4. Used Memory Bandwidth Cost per GB/s
Calculation: (Memory Bandwidth*Utilization)/Cost/Hour
Target Value: 1-1.5 cents per GB/sec per hour
If you’re using a provider, you’re paying for the GPU, not just the memory, but for simplicity, it’s easiest to calculate the cost per hour for the GPU. So an H100 that provides 3.350 TB/s of memory bandwidth and costs $2.00 per hour is approximately 60 cents per TB/second. 60% utilization works out to $1.00 per TB/sec per hour.
Background: Memory bandwidth is the scarce resource in many training and inference applications. Tracking both the cost and the utilization provide a good measure of how efficiently it’s being used.
Impact - Price/Performance - A key measure for selecting the right instance type and quantifying upgrade points. As a summary measure, it works fine as a stand-alone assessment of how well memory is being used.
5. Cost per Answer
Calculation: Cost Per Answer = Total Inference Costs / Successful Answers Delivered
Background: A better measure than cost per request because it reflects business value, and can be improved by reducing the percentage of requests that fail.
Impact - Price/Performance: A summary metric that’s less about milliseconds reflected in other KPIs, but directs optimizations towards business outcomes.
6. Model Serving Cost per Hour
Calculation: Model Serving Cost/Hour = (Compute + Network + Storage + Shared Costs) / (Hours of Service)

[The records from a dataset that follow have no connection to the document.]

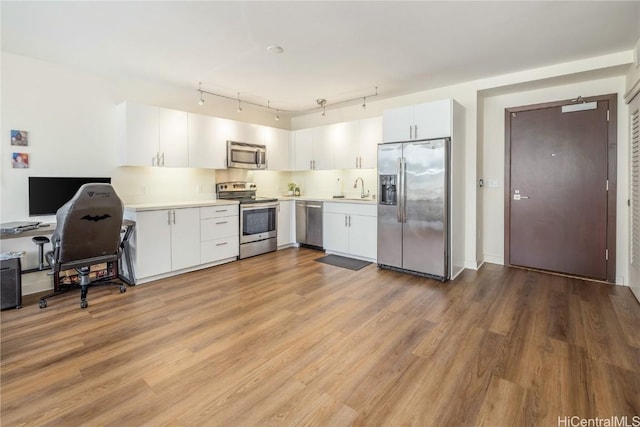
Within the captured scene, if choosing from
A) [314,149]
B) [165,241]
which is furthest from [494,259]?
[165,241]

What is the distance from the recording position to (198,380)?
1.93m

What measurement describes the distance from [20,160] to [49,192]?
0.42 m

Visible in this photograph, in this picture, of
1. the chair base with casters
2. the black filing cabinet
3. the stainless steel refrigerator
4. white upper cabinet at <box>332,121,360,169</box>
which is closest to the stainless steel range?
white upper cabinet at <box>332,121,360,169</box>

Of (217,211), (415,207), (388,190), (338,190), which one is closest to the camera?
(415,207)

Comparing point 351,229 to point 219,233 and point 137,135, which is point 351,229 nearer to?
point 219,233

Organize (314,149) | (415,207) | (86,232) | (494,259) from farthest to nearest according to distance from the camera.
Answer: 1. (314,149)
2. (494,259)
3. (415,207)
4. (86,232)

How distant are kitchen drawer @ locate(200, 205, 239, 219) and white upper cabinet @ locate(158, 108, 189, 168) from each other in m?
0.73

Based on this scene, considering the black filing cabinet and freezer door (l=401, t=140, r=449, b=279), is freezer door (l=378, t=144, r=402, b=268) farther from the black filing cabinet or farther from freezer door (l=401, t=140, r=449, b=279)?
the black filing cabinet

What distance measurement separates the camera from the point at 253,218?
5016mm

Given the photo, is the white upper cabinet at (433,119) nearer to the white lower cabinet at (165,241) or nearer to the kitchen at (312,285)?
the kitchen at (312,285)

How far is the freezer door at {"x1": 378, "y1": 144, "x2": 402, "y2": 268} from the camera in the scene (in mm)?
4102

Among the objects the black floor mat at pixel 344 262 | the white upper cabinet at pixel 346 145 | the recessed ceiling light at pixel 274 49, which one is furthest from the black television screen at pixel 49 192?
the white upper cabinet at pixel 346 145

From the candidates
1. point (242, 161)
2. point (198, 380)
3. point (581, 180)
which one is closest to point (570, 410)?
point (198, 380)

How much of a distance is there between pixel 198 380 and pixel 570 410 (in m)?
2.15
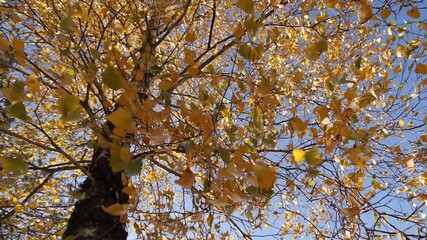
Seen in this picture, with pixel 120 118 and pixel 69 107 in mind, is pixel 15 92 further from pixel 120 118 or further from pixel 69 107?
pixel 120 118

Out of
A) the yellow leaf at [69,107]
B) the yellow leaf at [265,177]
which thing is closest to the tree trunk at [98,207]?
the yellow leaf at [69,107]

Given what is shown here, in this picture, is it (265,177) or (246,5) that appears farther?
(246,5)

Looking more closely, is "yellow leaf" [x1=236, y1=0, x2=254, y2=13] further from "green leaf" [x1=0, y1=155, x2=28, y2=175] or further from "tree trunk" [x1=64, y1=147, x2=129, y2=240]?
"tree trunk" [x1=64, y1=147, x2=129, y2=240]

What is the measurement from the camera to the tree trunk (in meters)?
2.69

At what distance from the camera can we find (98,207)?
9.18 feet

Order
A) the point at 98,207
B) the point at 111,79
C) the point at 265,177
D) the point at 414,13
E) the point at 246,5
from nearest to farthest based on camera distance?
the point at 265,177
the point at 111,79
the point at 246,5
the point at 414,13
the point at 98,207

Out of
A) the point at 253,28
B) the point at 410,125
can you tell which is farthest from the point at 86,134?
the point at 410,125

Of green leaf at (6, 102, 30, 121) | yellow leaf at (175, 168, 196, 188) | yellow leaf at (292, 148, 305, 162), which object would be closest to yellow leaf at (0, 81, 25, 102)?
green leaf at (6, 102, 30, 121)

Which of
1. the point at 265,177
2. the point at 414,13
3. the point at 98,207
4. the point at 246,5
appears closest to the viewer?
the point at 265,177

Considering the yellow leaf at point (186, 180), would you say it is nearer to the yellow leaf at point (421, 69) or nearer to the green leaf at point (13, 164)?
the green leaf at point (13, 164)

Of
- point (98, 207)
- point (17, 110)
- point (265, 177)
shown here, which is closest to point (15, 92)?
point (17, 110)

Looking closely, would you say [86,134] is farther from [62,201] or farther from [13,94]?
[13,94]

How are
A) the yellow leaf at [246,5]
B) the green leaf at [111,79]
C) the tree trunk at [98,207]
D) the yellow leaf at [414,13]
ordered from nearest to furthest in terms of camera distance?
the green leaf at [111,79], the yellow leaf at [246,5], the yellow leaf at [414,13], the tree trunk at [98,207]

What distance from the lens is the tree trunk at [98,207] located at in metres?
2.69
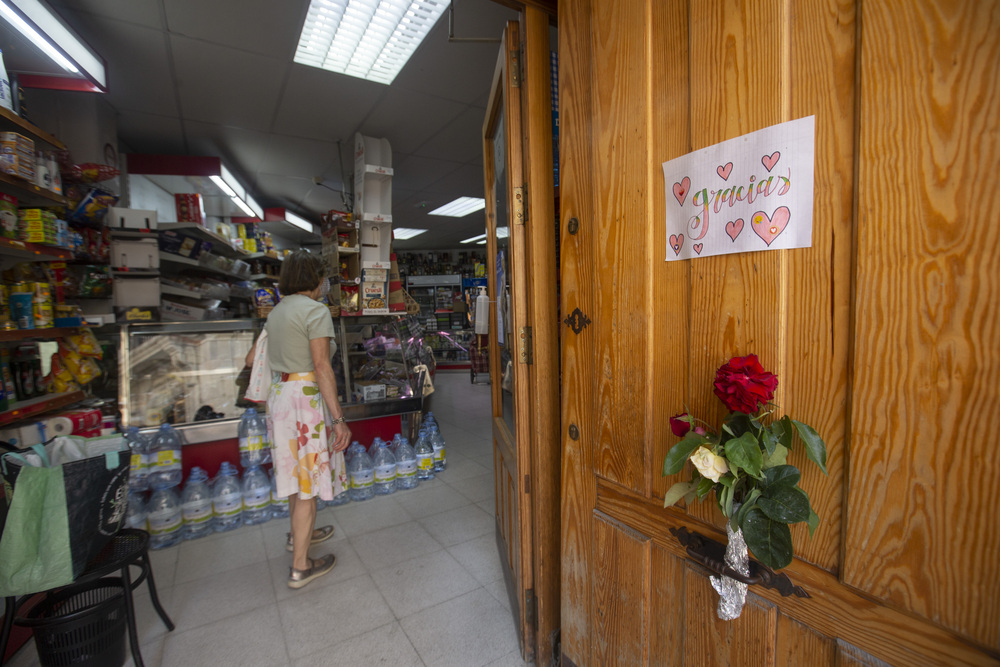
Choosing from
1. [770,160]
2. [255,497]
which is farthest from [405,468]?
[770,160]

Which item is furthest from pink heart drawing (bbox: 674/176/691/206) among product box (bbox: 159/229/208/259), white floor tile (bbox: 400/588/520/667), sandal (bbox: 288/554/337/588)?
product box (bbox: 159/229/208/259)

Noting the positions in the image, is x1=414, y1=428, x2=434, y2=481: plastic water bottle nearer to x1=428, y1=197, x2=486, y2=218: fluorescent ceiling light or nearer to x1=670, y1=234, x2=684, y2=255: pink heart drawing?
x1=670, y1=234, x2=684, y2=255: pink heart drawing

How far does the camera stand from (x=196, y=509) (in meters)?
2.81

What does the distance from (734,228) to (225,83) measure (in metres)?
4.23

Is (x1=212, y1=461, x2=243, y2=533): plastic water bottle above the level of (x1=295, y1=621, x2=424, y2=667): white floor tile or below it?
above

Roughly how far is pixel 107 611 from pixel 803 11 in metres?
2.76

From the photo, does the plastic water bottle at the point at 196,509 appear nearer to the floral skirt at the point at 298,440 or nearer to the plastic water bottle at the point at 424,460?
the floral skirt at the point at 298,440

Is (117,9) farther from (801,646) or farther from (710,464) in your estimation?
(801,646)

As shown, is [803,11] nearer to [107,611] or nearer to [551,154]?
[551,154]

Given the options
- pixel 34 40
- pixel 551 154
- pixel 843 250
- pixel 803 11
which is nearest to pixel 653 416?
pixel 843 250

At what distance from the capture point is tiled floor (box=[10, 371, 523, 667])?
182 cm

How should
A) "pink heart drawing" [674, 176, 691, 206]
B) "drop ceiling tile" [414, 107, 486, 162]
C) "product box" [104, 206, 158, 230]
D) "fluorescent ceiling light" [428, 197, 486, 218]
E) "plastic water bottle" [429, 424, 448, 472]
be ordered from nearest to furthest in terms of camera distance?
"pink heart drawing" [674, 176, 691, 206] → "product box" [104, 206, 158, 230] → "plastic water bottle" [429, 424, 448, 472] → "drop ceiling tile" [414, 107, 486, 162] → "fluorescent ceiling light" [428, 197, 486, 218]

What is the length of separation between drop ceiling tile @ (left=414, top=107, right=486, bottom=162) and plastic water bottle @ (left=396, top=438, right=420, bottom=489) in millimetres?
3329

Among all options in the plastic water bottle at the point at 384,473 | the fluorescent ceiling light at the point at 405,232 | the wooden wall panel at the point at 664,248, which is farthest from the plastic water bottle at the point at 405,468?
the fluorescent ceiling light at the point at 405,232
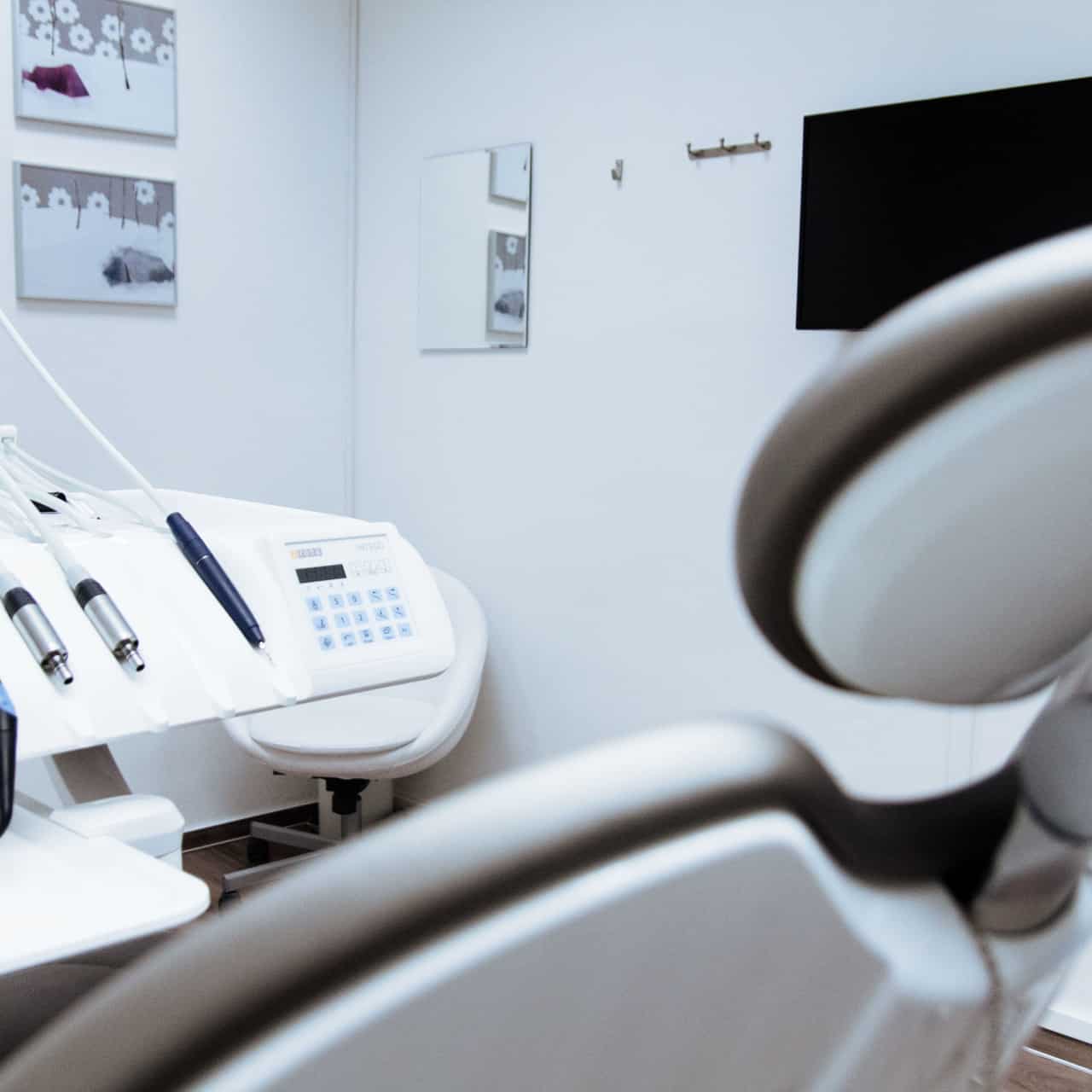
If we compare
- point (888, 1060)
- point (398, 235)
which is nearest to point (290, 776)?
point (398, 235)

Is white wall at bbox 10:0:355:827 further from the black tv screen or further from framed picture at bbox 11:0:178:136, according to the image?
the black tv screen

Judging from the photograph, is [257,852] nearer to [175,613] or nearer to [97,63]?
[97,63]

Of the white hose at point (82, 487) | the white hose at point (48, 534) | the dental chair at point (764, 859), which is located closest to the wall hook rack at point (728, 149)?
the white hose at point (82, 487)

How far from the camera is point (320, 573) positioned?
1183mm

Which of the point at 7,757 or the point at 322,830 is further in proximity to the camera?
the point at 322,830

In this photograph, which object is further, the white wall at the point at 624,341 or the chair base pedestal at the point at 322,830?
the chair base pedestal at the point at 322,830

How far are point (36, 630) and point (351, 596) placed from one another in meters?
0.31

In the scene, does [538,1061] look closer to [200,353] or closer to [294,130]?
[200,353]

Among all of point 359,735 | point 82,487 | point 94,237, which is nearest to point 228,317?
point 94,237

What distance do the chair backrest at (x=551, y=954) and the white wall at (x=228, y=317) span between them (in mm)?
2876

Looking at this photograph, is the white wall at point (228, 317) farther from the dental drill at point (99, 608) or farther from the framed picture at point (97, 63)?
the dental drill at point (99, 608)

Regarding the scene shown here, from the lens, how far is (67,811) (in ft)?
3.24

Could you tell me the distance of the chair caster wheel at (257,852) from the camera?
3.19 meters

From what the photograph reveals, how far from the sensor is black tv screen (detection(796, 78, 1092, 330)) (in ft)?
6.75
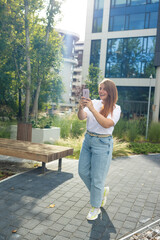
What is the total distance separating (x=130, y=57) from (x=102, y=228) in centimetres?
2328

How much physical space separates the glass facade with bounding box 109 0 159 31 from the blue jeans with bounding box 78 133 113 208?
2358cm

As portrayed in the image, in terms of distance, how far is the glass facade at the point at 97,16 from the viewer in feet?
87.7

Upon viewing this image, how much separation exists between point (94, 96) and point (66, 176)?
13275 mm

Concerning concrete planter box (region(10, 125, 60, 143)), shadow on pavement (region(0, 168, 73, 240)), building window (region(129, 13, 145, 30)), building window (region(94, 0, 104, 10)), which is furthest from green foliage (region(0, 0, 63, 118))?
building window (region(94, 0, 104, 10))

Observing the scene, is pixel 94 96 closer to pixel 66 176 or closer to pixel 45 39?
pixel 45 39

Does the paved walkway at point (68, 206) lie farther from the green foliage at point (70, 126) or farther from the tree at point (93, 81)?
the tree at point (93, 81)

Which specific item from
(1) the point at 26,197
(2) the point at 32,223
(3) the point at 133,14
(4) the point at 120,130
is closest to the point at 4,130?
(4) the point at 120,130

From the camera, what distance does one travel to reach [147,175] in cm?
632

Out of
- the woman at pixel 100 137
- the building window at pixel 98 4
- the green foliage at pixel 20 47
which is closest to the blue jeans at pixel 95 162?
the woman at pixel 100 137

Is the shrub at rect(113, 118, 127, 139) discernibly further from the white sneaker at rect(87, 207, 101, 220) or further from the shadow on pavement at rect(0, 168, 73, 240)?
the white sneaker at rect(87, 207, 101, 220)

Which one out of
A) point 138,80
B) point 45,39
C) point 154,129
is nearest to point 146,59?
point 138,80

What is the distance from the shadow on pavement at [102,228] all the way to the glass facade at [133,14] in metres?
23.8

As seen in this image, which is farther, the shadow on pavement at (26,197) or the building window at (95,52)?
the building window at (95,52)

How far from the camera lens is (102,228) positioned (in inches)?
132
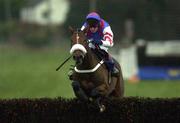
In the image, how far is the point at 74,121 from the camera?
36.2ft

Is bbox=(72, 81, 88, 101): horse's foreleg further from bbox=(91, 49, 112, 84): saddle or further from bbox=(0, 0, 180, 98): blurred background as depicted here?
bbox=(0, 0, 180, 98): blurred background

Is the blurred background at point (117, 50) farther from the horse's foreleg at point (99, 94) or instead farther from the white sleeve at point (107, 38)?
the horse's foreleg at point (99, 94)

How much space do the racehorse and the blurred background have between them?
43.5 feet

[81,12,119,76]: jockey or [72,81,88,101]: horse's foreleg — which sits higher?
[81,12,119,76]: jockey

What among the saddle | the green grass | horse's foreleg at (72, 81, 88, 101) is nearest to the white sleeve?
the saddle

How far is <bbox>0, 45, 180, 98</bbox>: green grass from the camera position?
26.3 meters

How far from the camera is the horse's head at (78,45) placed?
10.4m

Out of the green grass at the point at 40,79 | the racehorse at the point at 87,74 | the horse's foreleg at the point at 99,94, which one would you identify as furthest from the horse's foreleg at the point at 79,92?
the green grass at the point at 40,79

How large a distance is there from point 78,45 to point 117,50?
2170 cm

Background: A good all-in metric to track what it costs to run a model. Will vary in practice based on context windows and parameters, but is also a good way to identify inefficiencies. The proportion of costs will vary depending on whether you host models. Those who do will spend more on storage
One caveat for lower throughput models is that when buying a cloud provider’s serverless inference there can be a range of billing units - tokens, compute, data inputs - that would need to be assessed within the context of those services.
7. Productive Runtime
Calculation: (Total Allocated Time - Productive Processing Time) / (Total Allocated Time × 100) Where: Total Allocated Time = All time compute resources are reserved - Productive Processing Time = Time generating useful, successful outputs.
Productive Processing Time is derived from GPU utilization, memory utilization, throughput efficiency (average throughput/max theoretical), and request success rate.
The hourly costs of GPU, memory, storage, and network resources can then be summarized in a cost per successful request.
Background: By pulling together GPU utilization, queue wait times, memory utilization, and request failures, you can create an all-in-one utilization metric that both pinpoints areas of inefficiency, and provides a summary metric of total utilization across components.
Optimizations
I’ll go into optimizations more in a future edition, but these KPIs are all conducive to prioritizing dynamic batching, quantization, prompt engineering, and other ways to improve price/performance and efficiency. Either way, KPIs are an important way for FinOps not just to measure costs, but to take the lead in driving inference strategies.